Gunmen have kidnapped three oil workers in the latest in a series of abductions in Nigeria's restive oil-rich Niger Delta. The Croatian Foreign Ministry says two of those kidnapped are from Croatia and the third is from Montenegro. Gilbert da Costa reports for VOA, an American oil worker was released Sunday, hours before the others were abducted.
The kidnapped oil workers were reportedly out drinking late Sunday, when gunmen stormed the bar in Nigeria's main oil city Port Harcourt, and kidnapped them.
No group has claimed responsibility, but kidnapping for ransom has become a fairly regular occurrence in Nigeria's troubled Delta region. Hostages are often released without harm after payment of ransom.
Tony Tamuno, a journalist in Port Harcourt, says the unprecedented rise in abductions has provoked speculations of a grand conspiracy to extort money.

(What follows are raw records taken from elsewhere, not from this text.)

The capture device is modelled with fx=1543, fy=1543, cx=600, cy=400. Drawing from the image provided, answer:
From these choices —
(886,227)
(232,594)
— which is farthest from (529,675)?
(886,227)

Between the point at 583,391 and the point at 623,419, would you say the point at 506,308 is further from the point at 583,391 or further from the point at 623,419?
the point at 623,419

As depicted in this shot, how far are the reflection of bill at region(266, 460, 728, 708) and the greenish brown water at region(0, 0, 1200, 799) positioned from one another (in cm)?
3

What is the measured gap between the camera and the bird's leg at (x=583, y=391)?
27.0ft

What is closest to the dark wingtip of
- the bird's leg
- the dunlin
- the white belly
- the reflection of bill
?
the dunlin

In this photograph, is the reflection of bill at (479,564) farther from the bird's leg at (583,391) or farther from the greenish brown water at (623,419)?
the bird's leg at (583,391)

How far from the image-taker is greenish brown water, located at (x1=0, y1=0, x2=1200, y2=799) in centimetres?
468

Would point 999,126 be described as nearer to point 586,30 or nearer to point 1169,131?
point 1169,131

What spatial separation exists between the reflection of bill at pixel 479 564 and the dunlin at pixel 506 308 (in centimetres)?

"People are getting tired with the spate of kidnappings, not only in Port Harcourt, but in the Niger Delta region," he said. "Every other day, you hear, this person has been kidnapped, the next day, another person is released, the next day, someone else is kidnapped."
"And, people feel that maybe something is happening, and we are yet to be told the truth. Obviously, some people are benefiting. People now believe that something is happening, Mr. A or Mr. B could be benefiting from it," he added.
More than 50 foreign workers have been seized in the Niger Delta since January, almost as many as for the whole of 2006. This represents a dramatic surge of violence across the remote creeks of the Delta.
Tamuno says accessing the mangrove swamps is a major challenge for the Nigerian security in dealing with the growing anarchy.
He said, "The security agencies are doing their best. The biggest handicap, or problem, I know they have is, going to the creeks, to go after the kidnappers or militants."
"The terrain is very difficult; the creek is very, very difficult to meander. And the boys who stay in the creeks have mastered the terrain very well, [so] that going after them will be something like a suicide mission," he continued.
An American engineer was released Saturday, having spent about four weeks in captivity. At least eight foreigners are still held by gunmen in the region.
The violence has paralyzed Nigeria's oil industry, slashing production by more than 20 percent. Nigeria, Africa's largest oil exporter lost more than $4 billion in oil revenues last year due to declining production.